Written exercise
Rewrite every line of the records below as a numbered list, one line per item, leaving out the blank lines.

---------- Records for this task

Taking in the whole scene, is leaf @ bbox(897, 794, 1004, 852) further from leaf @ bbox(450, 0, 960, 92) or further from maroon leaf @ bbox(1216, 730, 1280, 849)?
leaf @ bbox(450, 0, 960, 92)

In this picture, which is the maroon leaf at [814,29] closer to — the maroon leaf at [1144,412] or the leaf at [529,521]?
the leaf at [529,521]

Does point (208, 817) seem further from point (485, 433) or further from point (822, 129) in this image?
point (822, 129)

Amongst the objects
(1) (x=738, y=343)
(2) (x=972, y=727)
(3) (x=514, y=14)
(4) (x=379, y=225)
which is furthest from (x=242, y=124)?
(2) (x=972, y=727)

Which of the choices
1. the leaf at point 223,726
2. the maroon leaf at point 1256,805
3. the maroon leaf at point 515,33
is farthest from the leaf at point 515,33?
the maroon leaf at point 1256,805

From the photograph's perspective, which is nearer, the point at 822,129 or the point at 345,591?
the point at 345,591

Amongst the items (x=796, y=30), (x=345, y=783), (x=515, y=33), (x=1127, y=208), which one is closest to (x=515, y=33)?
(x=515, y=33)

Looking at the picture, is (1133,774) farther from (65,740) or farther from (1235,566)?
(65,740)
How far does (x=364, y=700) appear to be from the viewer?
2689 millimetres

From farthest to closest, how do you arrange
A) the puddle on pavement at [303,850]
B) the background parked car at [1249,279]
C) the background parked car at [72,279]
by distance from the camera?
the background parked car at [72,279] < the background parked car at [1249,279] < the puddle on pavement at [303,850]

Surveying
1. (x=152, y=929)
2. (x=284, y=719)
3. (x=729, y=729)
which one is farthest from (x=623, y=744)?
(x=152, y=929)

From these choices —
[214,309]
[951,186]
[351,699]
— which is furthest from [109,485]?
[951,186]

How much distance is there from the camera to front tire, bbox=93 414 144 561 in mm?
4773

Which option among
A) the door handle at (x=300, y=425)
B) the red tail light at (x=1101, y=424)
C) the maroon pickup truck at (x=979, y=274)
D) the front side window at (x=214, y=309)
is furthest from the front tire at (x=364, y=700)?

--------------------

Answer for the task
1. Taking in the whole scene, is leaf @ bbox(897, 794, 1004, 852) further from leaf @ bbox(450, 0, 960, 92) or further from maroon leaf @ bbox(1216, 730, 1280, 849)?
2. leaf @ bbox(450, 0, 960, 92)
3. In this picture, which is the maroon leaf at [814,29] closer to — the maroon leaf at [1144,412] or the leaf at [529,521]?
4. the leaf at [529,521]
5. Does point (208, 817) seem further from point (485, 433) or further from point (822, 129) in this image?
6. point (822, 129)
7. Amongst the objects
8. (1) (x=738, y=343)
9. (2) (x=972, y=727)
10. (3) (x=514, y=14)
11. (4) (x=379, y=225)
12. which is furthest from (x=242, y=124)?
13. (2) (x=972, y=727)
14. Which of the choices
15. 1. the leaf at point 223,726
16. 2. the maroon leaf at point 1256,805
17. 3. the maroon leaf at point 515,33
18. is farthest from the leaf at point 515,33?
19. the maroon leaf at point 1256,805
20. From the photograph's perspective, which is nearer, the point at 822,129 or the point at 345,591?
21. the point at 345,591
22. Amongst the items (x=796, y=30), (x=345, y=783), (x=515, y=33), (x=1127, y=208), which one is closest to (x=515, y=33)?
23. (x=515, y=33)
24. Looking at the picture, is (1133,774) farther from (65,740) or farther from (1235,566)?
25. (65,740)
26. How far does (x=364, y=700) appear to be from the viewer?
27. 2689 millimetres
28. From farthest to closest, how do you arrange
29. A) the puddle on pavement at [303,850]
30. B) the background parked car at [1249,279]
31. C) the background parked car at [72,279]
32. by distance from the camera?
33. the background parked car at [72,279] < the background parked car at [1249,279] < the puddle on pavement at [303,850]
34. Surveying
35. 1. (x=152, y=929)
36. 2. (x=284, y=719)
37. 3. (x=729, y=729)
38. which one is farthest from (x=623, y=744)?
39. (x=152, y=929)
40. From these choices —
41. [214,309]
42. [951,186]
43. [351,699]
44. — which is furthest from [109,485]?
45. [951,186]
46. How much distance is there from the camera to front tire, bbox=93 414 144 561 in mm?
47. 4773
48. Which option among
49. A) the door handle at (x=300, y=425)
50. B) the red tail light at (x=1101, y=424)
51. C) the maroon pickup truck at (x=979, y=274)
52. D) the front side window at (x=214, y=309)
53. is furthest from the front tire at (x=364, y=700)?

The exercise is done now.